#### Instructions for the task:
Put the lines below into a numbered list, omitting blank lines and the pictures.

##############################

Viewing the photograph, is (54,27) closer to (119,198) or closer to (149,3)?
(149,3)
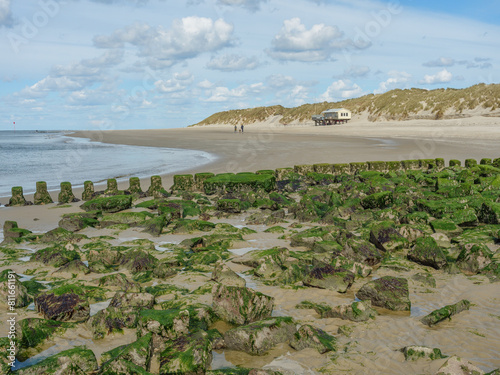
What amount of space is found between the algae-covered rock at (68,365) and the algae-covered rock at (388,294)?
350 cm

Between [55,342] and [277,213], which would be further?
[277,213]

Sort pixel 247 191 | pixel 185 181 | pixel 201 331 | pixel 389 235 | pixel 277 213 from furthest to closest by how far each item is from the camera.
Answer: pixel 185 181
pixel 247 191
pixel 277 213
pixel 389 235
pixel 201 331

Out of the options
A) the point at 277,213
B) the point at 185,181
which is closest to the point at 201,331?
the point at 277,213

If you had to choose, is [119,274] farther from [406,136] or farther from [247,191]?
[406,136]

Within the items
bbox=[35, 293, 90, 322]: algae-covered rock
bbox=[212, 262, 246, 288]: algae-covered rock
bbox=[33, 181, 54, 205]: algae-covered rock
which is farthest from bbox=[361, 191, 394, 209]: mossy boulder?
bbox=[33, 181, 54, 205]: algae-covered rock

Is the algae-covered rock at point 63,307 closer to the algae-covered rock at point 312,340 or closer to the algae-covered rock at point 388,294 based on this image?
the algae-covered rock at point 312,340

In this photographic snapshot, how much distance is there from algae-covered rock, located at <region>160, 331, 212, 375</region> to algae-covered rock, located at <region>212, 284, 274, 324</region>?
28.5 inches

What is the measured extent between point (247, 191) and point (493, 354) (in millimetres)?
10223

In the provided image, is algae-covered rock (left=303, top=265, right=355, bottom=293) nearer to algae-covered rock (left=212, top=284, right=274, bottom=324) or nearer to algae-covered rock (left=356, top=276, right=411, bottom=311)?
algae-covered rock (left=356, top=276, right=411, bottom=311)

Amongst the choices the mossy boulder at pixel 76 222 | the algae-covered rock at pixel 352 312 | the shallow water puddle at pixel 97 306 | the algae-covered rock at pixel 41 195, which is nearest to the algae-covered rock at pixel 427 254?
the algae-covered rock at pixel 352 312

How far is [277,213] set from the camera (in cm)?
1081

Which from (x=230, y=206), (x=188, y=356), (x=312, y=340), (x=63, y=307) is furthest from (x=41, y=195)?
(x=312, y=340)

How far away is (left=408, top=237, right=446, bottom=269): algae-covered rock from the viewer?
6.86m

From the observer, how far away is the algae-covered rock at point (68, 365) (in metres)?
3.77
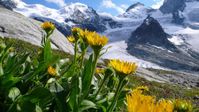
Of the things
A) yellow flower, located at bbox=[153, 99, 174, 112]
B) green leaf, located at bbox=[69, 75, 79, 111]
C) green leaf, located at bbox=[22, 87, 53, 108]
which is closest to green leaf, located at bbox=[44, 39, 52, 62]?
green leaf, located at bbox=[22, 87, 53, 108]

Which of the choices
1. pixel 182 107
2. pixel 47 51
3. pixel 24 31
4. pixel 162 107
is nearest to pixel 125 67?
pixel 182 107

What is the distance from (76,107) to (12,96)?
2.58 feet

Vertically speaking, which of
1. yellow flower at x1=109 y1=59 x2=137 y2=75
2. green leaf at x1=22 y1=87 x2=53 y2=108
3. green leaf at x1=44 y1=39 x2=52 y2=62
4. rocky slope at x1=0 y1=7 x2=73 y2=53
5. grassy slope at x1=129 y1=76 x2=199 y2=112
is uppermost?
yellow flower at x1=109 y1=59 x2=137 y2=75

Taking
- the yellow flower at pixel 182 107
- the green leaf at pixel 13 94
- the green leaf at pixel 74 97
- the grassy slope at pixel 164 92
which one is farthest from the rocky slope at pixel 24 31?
the yellow flower at pixel 182 107

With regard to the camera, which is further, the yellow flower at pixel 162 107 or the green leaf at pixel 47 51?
the green leaf at pixel 47 51

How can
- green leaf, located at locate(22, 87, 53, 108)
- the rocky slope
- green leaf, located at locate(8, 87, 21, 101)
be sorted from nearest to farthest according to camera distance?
green leaf, located at locate(22, 87, 53, 108)
green leaf, located at locate(8, 87, 21, 101)
the rocky slope

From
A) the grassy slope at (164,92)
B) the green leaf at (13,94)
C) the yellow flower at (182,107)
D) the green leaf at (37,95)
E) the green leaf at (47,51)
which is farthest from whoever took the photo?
the grassy slope at (164,92)

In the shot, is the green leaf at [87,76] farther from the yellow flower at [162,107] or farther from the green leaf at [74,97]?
the yellow flower at [162,107]

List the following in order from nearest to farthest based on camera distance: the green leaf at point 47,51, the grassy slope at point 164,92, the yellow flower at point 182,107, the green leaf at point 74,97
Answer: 1. the yellow flower at point 182,107
2. the green leaf at point 74,97
3. the green leaf at point 47,51
4. the grassy slope at point 164,92

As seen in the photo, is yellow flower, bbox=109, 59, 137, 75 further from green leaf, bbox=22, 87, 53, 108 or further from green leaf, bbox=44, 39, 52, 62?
green leaf, bbox=44, 39, 52, 62

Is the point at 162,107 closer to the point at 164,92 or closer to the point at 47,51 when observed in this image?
the point at 47,51

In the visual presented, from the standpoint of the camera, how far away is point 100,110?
3652 mm

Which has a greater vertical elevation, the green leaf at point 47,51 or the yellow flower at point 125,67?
the yellow flower at point 125,67

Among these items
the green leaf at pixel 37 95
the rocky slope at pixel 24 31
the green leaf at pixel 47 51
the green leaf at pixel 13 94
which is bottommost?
the rocky slope at pixel 24 31
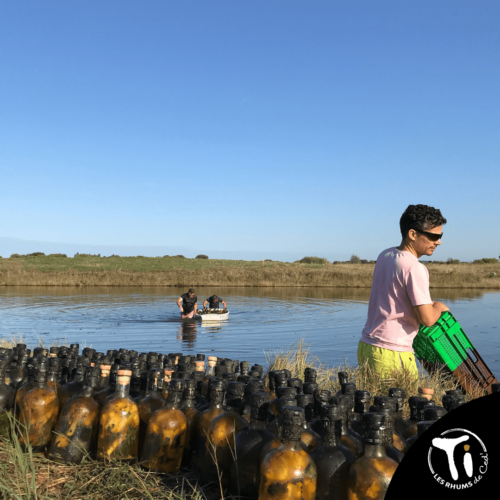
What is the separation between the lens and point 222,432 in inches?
109

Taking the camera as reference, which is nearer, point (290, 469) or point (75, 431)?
point (290, 469)

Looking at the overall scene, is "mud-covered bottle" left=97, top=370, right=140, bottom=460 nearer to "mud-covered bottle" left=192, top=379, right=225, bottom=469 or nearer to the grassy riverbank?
"mud-covered bottle" left=192, top=379, right=225, bottom=469

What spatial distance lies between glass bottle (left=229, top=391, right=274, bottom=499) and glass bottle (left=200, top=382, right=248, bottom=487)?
0.10 m

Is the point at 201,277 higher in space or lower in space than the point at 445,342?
lower

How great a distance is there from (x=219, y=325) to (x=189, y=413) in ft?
60.9

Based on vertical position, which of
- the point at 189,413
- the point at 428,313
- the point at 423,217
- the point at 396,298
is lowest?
the point at 189,413

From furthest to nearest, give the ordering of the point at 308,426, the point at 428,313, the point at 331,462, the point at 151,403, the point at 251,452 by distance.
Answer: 1. the point at 428,313
2. the point at 151,403
3. the point at 308,426
4. the point at 251,452
5. the point at 331,462

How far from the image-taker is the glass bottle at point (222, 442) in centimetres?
271

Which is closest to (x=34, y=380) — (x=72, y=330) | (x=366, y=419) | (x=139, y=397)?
(x=139, y=397)

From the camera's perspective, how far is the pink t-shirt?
167 inches

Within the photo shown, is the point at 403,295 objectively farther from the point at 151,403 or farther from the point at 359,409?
the point at 151,403

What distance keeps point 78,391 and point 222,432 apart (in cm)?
137

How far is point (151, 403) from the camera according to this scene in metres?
3.27

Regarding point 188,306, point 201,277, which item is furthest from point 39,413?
point 201,277
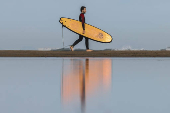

##############################

#### Answer in full:
1. Viewing the photograph, is (54,27) closer to (119,198) or closer to (149,3)?
2. (149,3)
3. What amount of space is found between the algae-covered rock at (68,365) and the algae-covered rock at (388,294)?
4. 350 cm
5. Between [55,342] and [277,213], which would be further?
6. [277,213]
7. Sort pixel 247 191 | pixel 185 181 | pixel 201 331 | pixel 389 235 | pixel 277 213 from furthest to closest by how far each item is from the camera.
8. Answer: pixel 185 181
9. pixel 247 191
10. pixel 277 213
11. pixel 389 235
12. pixel 201 331
13. Out of the options
14. A) the point at 277,213
15. B) the point at 185,181
16. which is closest to the point at 201,331?
17. the point at 277,213
18. If you had to choose, is [119,274] farther from [406,136] or farther from [247,191]?
19. [406,136]
20. Within the items
21. bbox=[35, 293, 90, 322]: algae-covered rock
22. bbox=[212, 262, 246, 288]: algae-covered rock
23. bbox=[33, 181, 54, 205]: algae-covered rock
24. which is farthest from bbox=[361, 191, 394, 209]: mossy boulder?
25. bbox=[33, 181, 54, 205]: algae-covered rock
26. Is the algae-covered rock at point 63,307 closer to the algae-covered rock at point 312,340 or closer to the algae-covered rock at point 388,294 based on this image?
27. the algae-covered rock at point 312,340
28. In this photographic snapshot, how much distance is there from algae-covered rock, located at <region>160, 331, 212, 375</region> to algae-covered rock, located at <region>212, 284, 274, 324</region>?
29. 28.5 inches
30. What is the measured extent between point (247, 191) and point (493, 354) (in millimetres)?
31. 10223
32. In the provided image, is algae-covered rock (left=303, top=265, right=355, bottom=293) nearer to algae-covered rock (left=212, top=284, right=274, bottom=324) or nearer to algae-covered rock (left=356, top=276, right=411, bottom=311)?
33. algae-covered rock (left=356, top=276, right=411, bottom=311)
34. Amongst the choices the mossy boulder at pixel 76 222 | the algae-covered rock at pixel 352 312 | the shallow water puddle at pixel 97 306 | the algae-covered rock at pixel 41 195, which is nearest to the algae-covered rock at pixel 427 254?
35. the algae-covered rock at pixel 352 312
36. How far is [277,213] set from the camera (in cm)?
37. 1081
38. Which from (x=230, y=206), (x=188, y=356), (x=312, y=340), (x=63, y=307) is furthest from (x=41, y=195)?
39. (x=312, y=340)
40. How far away is (left=408, top=237, right=446, bottom=269): algae-covered rock from the viewer?
41. 6.86m
42. From the observer, how far away is the algae-covered rock at point (68, 365) (in metres)?
43. 3.77
44. Of the things
45. A) yellow flower, located at bbox=[153, 99, 174, 112]
46. B) green leaf, located at bbox=[69, 75, 79, 111]
47. C) green leaf, located at bbox=[22, 87, 53, 108]
48. which is closest to green leaf, located at bbox=[44, 39, 52, 62]?
49. green leaf, located at bbox=[22, 87, 53, 108]
50. Which of the choices
51. 1. pixel 182 107
52. 2. pixel 47 51
53. 3. pixel 24 31
54. 4. pixel 162 107
55. is nearest to pixel 125 67?
56. pixel 182 107
57. What is the distance from (76,107) to (12,96)?
58. 2.58 feet
59. Vertically speaking, which of
60. 1. yellow flower at x1=109 y1=59 x2=137 y2=75
61. 2. green leaf at x1=22 y1=87 x2=53 y2=108
62. 3. green leaf at x1=44 y1=39 x2=52 y2=62
63. 4. rocky slope at x1=0 y1=7 x2=73 y2=53
64. 5. grassy slope at x1=129 y1=76 x2=199 y2=112
65. is uppermost?
66. yellow flower at x1=109 y1=59 x2=137 y2=75
67. Taking
68. - the yellow flower at pixel 182 107
69. - the green leaf at pixel 13 94
70. - the green leaf at pixel 74 97
71. - the grassy slope at pixel 164 92
72. which one is farthest from the rocky slope at pixel 24 31?
73. the yellow flower at pixel 182 107
74. With regard to the camera, which is further, the yellow flower at pixel 162 107 or the green leaf at pixel 47 51?
75. the green leaf at pixel 47 51
76. How can
77. - green leaf, located at locate(22, 87, 53, 108)
78. - the rocky slope
79. - green leaf, located at locate(8, 87, 21, 101)
80. be sorted from nearest to farthest according to camera distance?
81. green leaf, located at locate(22, 87, 53, 108)
82. green leaf, located at locate(8, 87, 21, 101)
83. the rocky slope
84. From
85. A) the grassy slope at (164,92)
86. B) the green leaf at (13,94)
87. C) the yellow flower at (182,107)
88. D) the green leaf at (37,95)
89. E) the green leaf at (47,51)
90. which is farthest from whoever took the photo?
91. the grassy slope at (164,92)
92. In the shot, is the green leaf at [87,76] farther from the yellow flower at [162,107] or farther from the green leaf at [74,97]?
93. the yellow flower at [162,107]
94. List the following in order from nearest to farthest based on camera distance: the green leaf at point 47,51, the grassy slope at point 164,92, the yellow flower at point 182,107, the green leaf at point 74,97
95. Answer: 1. the yellow flower at point 182,107
96. 2. the green leaf at point 74,97
97. 3. the green leaf at point 47,51
98. 4. the grassy slope at point 164,92
99. As seen in the photo, is yellow flower, bbox=109, 59, 137, 75 further from green leaf, bbox=22, 87, 53, 108 or further from green leaf, bbox=44, 39, 52, 62?
100. green leaf, bbox=44, 39, 52, 62
101. Is the point at 162,107 closer to the point at 164,92 or closer to the point at 47,51 when observed in this image?
102. the point at 47,51
103. In the visual presented, from the standpoint of the camera, how far away is point 100,110?
104. 3652 mm
105. Which has a greater vertical elevation, the green leaf at point 47,51 or the yellow flower at point 125,67?
106. the yellow flower at point 125,67
107. Among these items
108. the green leaf at pixel 37 95
109. the rocky slope at pixel 24 31
110. the green leaf at pixel 47 51
111. the green leaf at pixel 13 94
112. which is bottommost?
113. the rocky slope at pixel 24 31
114. What is the separation between the lens and point 222,432 in inches?
115. 109
116. Taking the camera as reference, which is nearer, point (290, 469) or point (75, 431)?
117. point (290, 469)
118. Looking at the overall scene, is "mud-covered bottle" left=97, top=370, right=140, bottom=460 nearer to "mud-covered bottle" left=192, top=379, right=225, bottom=469 or nearer to the grassy riverbank?
119. "mud-covered bottle" left=192, top=379, right=225, bottom=469
120. What spatial distance lies between glass bottle (left=229, top=391, right=274, bottom=499) and glass bottle (left=200, top=382, right=248, bottom=487)?
121. 0.10 m
122. Is the point at 201,277 higher in space or lower in space than the point at 445,342?
123. lower
124. How great a distance is there from (x=219, y=325) to (x=189, y=413) in ft?
125. 60.9
126. Based on vertical position, which of
127. - the point at 189,413
128. - the point at 428,313
129. - the point at 423,217
130. - the point at 396,298
131. is lowest?
132. the point at 189,413
133. From furthest to nearest, give the ordering of the point at 308,426, the point at 428,313, the point at 331,462, the point at 151,403, the point at 251,452 by distance.
134. Answer: 1. the point at 428,313
135. 2. the point at 151,403
136. 3. the point at 308,426
137. 4. the point at 251,452
138. 5. the point at 331,462
139. How far from the image-taker is the glass bottle at point (222, 442) in centimetres?
140. 271
141. Which is closest to (x=34, y=380) — (x=72, y=330) | (x=366, y=419) | (x=139, y=397)?
142. (x=139, y=397)
143. From the camera's perspective, how far is the pink t-shirt?
144. 167 inches
145. Within the photo shown, is the point at 403,295 objectively farther from the point at 151,403 or farther from the point at 359,409?
146. the point at 151,403
147. What distance keeps point 78,391 and point 222,432 apart (in cm)?
148. 137
149. How far is point (151, 403) from the camera according to this scene in metres?
150. 3.27
151. Regarding point 188,306, point 201,277, which item is furthest from point 39,413?
152. point 201,277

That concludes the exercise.